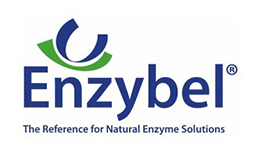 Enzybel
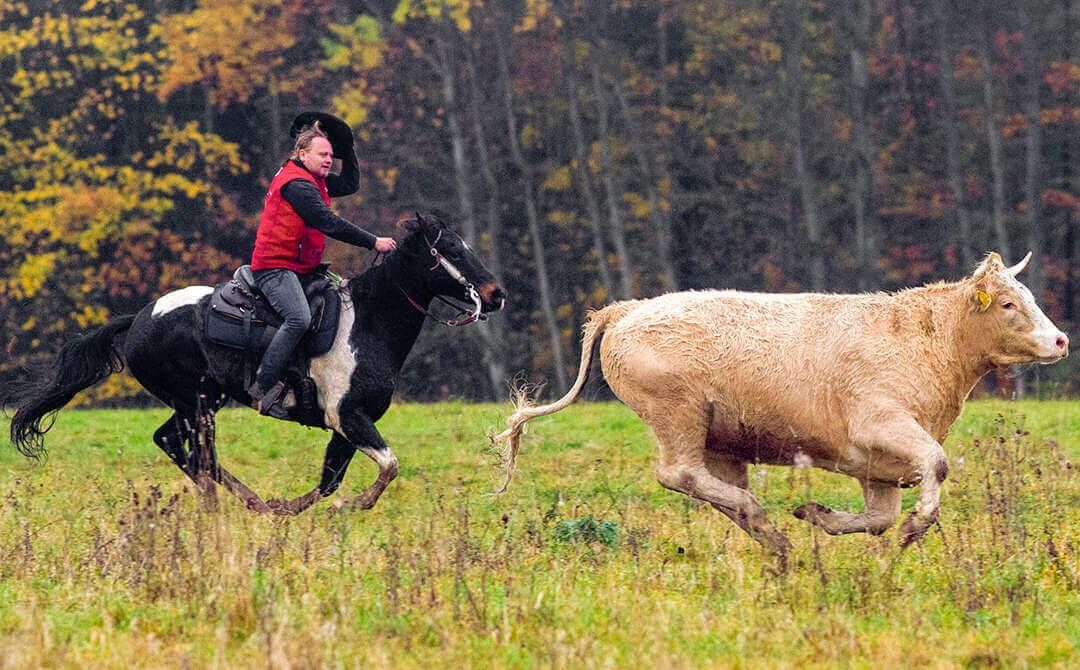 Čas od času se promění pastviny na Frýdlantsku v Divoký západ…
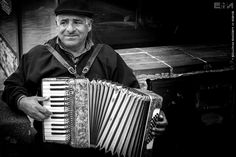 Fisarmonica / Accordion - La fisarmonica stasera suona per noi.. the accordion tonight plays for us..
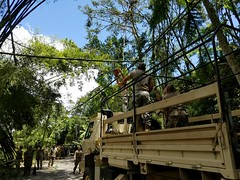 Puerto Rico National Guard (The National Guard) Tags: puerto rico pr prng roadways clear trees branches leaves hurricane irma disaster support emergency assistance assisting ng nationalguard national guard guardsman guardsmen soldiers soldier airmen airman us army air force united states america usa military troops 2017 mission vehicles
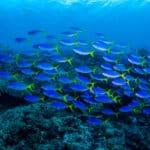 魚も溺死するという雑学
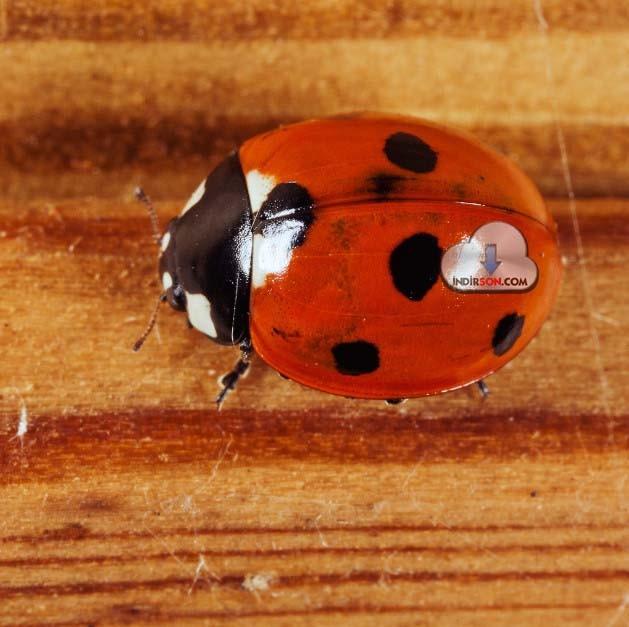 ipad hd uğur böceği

* * * * *

_DIRECTIONS FOR THIS TASK_. Please retype only the lines from the line that holds "Fisarmonica / Accordion" through the end of the records, exactly as they stand, and drop every picture.

_OUTPUT OF THE EXERCISE_.
 Fisarmonica / Accordion - La fisarmonica stasera suona per noi.. the accordion tonight plays for us..
 Puerto Rico National Guard (The National Guard) Tags: puerto rico pr prng roadways clear trees branches leaves hurricane irma disaster support emergency assistance assisting ng nationalguard national guard guardsman guardsmen soldiers soldier airmen airman us army air force united states america usa military troops 2017 mission vehicles
 魚も溺死するという雑学
 ipad hd uğur böceği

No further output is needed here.